# SOURCE:
══════════════════════════════

On a lu « Petite anthologie de l’alpinisme » de Jean Schoenlaub

Il est impossible de ne pas avoir vécu cette sensation : on vous a traîné dans une exposition qui ne vous inspire pas, vous êtes allés voir ce film à reculons ou vous vous êtes forcés à lire ce livre.

Vous le savez, ça ne va pas vous plaire, surtout parce que cela sent le réchauffé. Je dois bien avouer que lorsque je me suis retrouvé avec, entre les mains, un livre sur les alpinistes écrit par un guide de haute montagne, il m’a fallu un peu d’abnégation pour dépasser la première de couverture.

Allons bon, me disais-je, encore un auteur montagnard qui a trouvé un prétexte pour nous raconter encore une fois à quel point Terray et Lachenal formaient la cordée du siècle, comment Bonatti a vaincu la face ouest des Drus ou qu’Edlinger a rendu l’escalade populaire. En fait, ce livre je l’ai déjà lu, non ? Peut-être même des dizaines de fois puisqu’il est une compilation de tous les autres.

Cette anthologie de l’alpinisme est loin d’être une ode à nos valeureux héros

Je me trompais, et largement. Cette anthologie de l’alpinisme est loin d’être une ode à nos valeureux héros, découvreurs de montagnes et d’itinéraires improbables. Non, cette compilation d’extraits d’écrits célèbres laisse de côté les pages les plus connues pour se focaliser sur l’humanité des plus grands alpinistes.

══════════════════════════════

# LIGNES DE DONNÉES:
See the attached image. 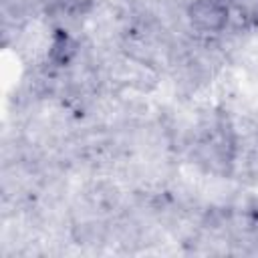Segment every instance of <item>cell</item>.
<instances>
[{"label": "cell", "mask_w": 258, "mask_h": 258, "mask_svg": "<svg viewBox=\"0 0 258 258\" xmlns=\"http://www.w3.org/2000/svg\"><path fill=\"white\" fill-rule=\"evenodd\" d=\"M189 22L200 32H220L228 22V6L220 0H196L189 6Z\"/></svg>", "instance_id": "1"}]
</instances>
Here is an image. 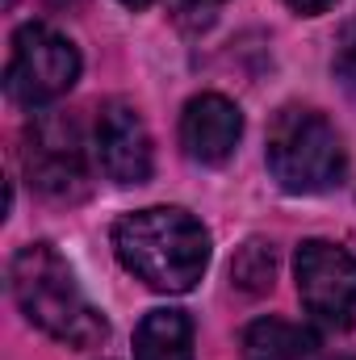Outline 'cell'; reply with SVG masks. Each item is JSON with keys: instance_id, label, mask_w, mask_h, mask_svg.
<instances>
[{"instance_id": "1", "label": "cell", "mask_w": 356, "mask_h": 360, "mask_svg": "<svg viewBox=\"0 0 356 360\" xmlns=\"http://www.w3.org/2000/svg\"><path fill=\"white\" fill-rule=\"evenodd\" d=\"M113 252L122 269L134 272L155 293H189L210 264L205 226L177 205L134 210L113 226Z\"/></svg>"}, {"instance_id": "2", "label": "cell", "mask_w": 356, "mask_h": 360, "mask_svg": "<svg viewBox=\"0 0 356 360\" xmlns=\"http://www.w3.org/2000/svg\"><path fill=\"white\" fill-rule=\"evenodd\" d=\"M8 289L17 310L68 348H92L109 335L105 314L92 306L72 264L51 243H25L8 264Z\"/></svg>"}, {"instance_id": "3", "label": "cell", "mask_w": 356, "mask_h": 360, "mask_svg": "<svg viewBox=\"0 0 356 360\" xmlns=\"http://www.w3.org/2000/svg\"><path fill=\"white\" fill-rule=\"evenodd\" d=\"M348 155L336 126L314 109H281L268 126V172L285 193H327L344 180Z\"/></svg>"}, {"instance_id": "4", "label": "cell", "mask_w": 356, "mask_h": 360, "mask_svg": "<svg viewBox=\"0 0 356 360\" xmlns=\"http://www.w3.org/2000/svg\"><path fill=\"white\" fill-rule=\"evenodd\" d=\"M80 80V51L68 34L30 21L13 34V55L4 68V89L17 105H46Z\"/></svg>"}, {"instance_id": "5", "label": "cell", "mask_w": 356, "mask_h": 360, "mask_svg": "<svg viewBox=\"0 0 356 360\" xmlns=\"http://www.w3.org/2000/svg\"><path fill=\"white\" fill-rule=\"evenodd\" d=\"M25 176L51 201H80L89 193L84 139L72 117L42 113L25 130Z\"/></svg>"}, {"instance_id": "6", "label": "cell", "mask_w": 356, "mask_h": 360, "mask_svg": "<svg viewBox=\"0 0 356 360\" xmlns=\"http://www.w3.org/2000/svg\"><path fill=\"white\" fill-rule=\"evenodd\" d=\"M293 276L302 306L314 323L323 327H344L356 314V256L327 243V239H306L293 256Z\"/></svg>"}, {"instance_id": "7", "label": "cell", "mask_w": 356, "mask_h": 360, "mask_svg": "<svg viewBox=\"0 0 356 360\" xmlns=\"http://www.w3.org/2000/svg\"><path fill=\"white\" fill-rule=\"evenodd\" d=\"M96 160L113 184H147L151 180V134L134 105L109 101L96 117Z\"/></svg>"}, {"instance_id": "8", "label": "cell", "mask_w": 356, "mask_h": 360, "mask_svg": "<svg viewBox=\"0 0 356 360\" xmlns=\"http://www.w3.org/2000/svg\"><path fill=\"white\" fill-rule=\"evenodd\" d=\"M239 134H243V113L235 101L218 92L193 96L180 113V147L197 164H227L231 151L239 147Z\"/></svg>"}, {"instance_id": "9", "label": "cell", "mask_w": 356, "mask_h": 360, "mask_svg": "<svg viewBox=\"0 0 356 360\" xmlns=\"http://www.w3.org/2000/svg\"><path fill=\"white\" fill-rule=\"evenodd\" d=\"M134 360H193V323L184 310H151L134 331Z\"/></svg>"}, {"instance_id": "10", "label": "cell", "mask_w": 356, "mask_h": 360, "mask_svg": "<svg viewBox=\"0 0 356 360\" xmlns=\"http://www.w3.org/2000/svg\"><path fill=\"white\" fill-rule=\"evenodd\" d=\"M248 360H306L314 352V335L285 323V319H256L243 331Z\"/></svg>"}, {"instance_id": "11", "label": "cell", "mask_w": 356, "mask_h": 360, "mask_svg": "<svg viewBox=\"0 0 356 360\" xmlns=\"http://www.w3.org/2000/svg\"><path fill=\"white\" fill-rule=\"evenodd\" d=\"M272 276H276V252H272V243L248 239L239 248V256L231 260V281L243 293H265V289H272Z\"/></svg>"}, {"instance_id": "12", "label": "cell", "mask_w": 356, "mask_h": 360, "mask_svg": "<svg viewBox=\"0 0 356 360\" xmlns=\"http://www.w3.org/2000/svg\"><path fill=\"white\" fill-rule=\"evenodd\" d=\"M336 80L344 84V92H352L356 96V21L344 25V34H340V42H336Z\"/></svg>"}, {"instance_id": "13", "label": "cell", "mask_w": 356, "mask_h": 360, "mask_svg": "<svg viewBox=\"0 0 356 360\" xmlns=\"http://www.w3.org/2000/svg\"><path fill=\"white\" fill-rule=\"evenodd\" d=\"M293 13H302V17H319V13H327L336 0H285Z\"/></svg>"}, {"instance_id": "14", "label": "cell", "mask_w": 356, "mask_h": 360, "mask_svg": "<svg viewBox=\"0 0 356 360\" xmlns=\"http://www.w3.org/2000/svg\"><path fill=\"white\" fill-rule=\"evenodd\" d=\"M189 8H210V4H218V0H184Z\"/></svg>"}, {"instance_id": "15", "label": "cell", "mask_w": 356, "mask_h": 360, "mask_svg": "<svg viewBox=\"0 0 356 360\" xmlns=\"http://www.w3.org/2000/svg\"><path fill=\"white\" fill-rule=\"evenodd\" d=\"M122 4H126V8H147L151 0H122Z\"/></svg>"}, {"instance_id": "16", "label": "cell", "mask_w": 356, "mask_h": 360, "mask_svg": "<svg viewBox=\"0 0 356 360\" xmlns=\"http://www.w3.org/2000/svg\"><path fill=\"white\" fill-rule=\"evenodd\" d=\"M336 360H352V356H336Z\"/></svg>"}]
</instances>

══════════════════════════════

Recopiez à l'identique le passage de la critique sur l'anthologie de l'alpinisme qui va de « Je me trompais, et » à « plus grands alpinistes. ».

Je me trompais, et largement. Cette anthologie de l’alpinisme est loin d’être une ode à nos valeureux héros, découvreurs de montagnes et d’itinéraires improbables. Non, cette compilation d’extraits d’écrits célèbres laisse de côté les pages les plus connues pour se focaliser sur l’humanité des plus grands alpinistes.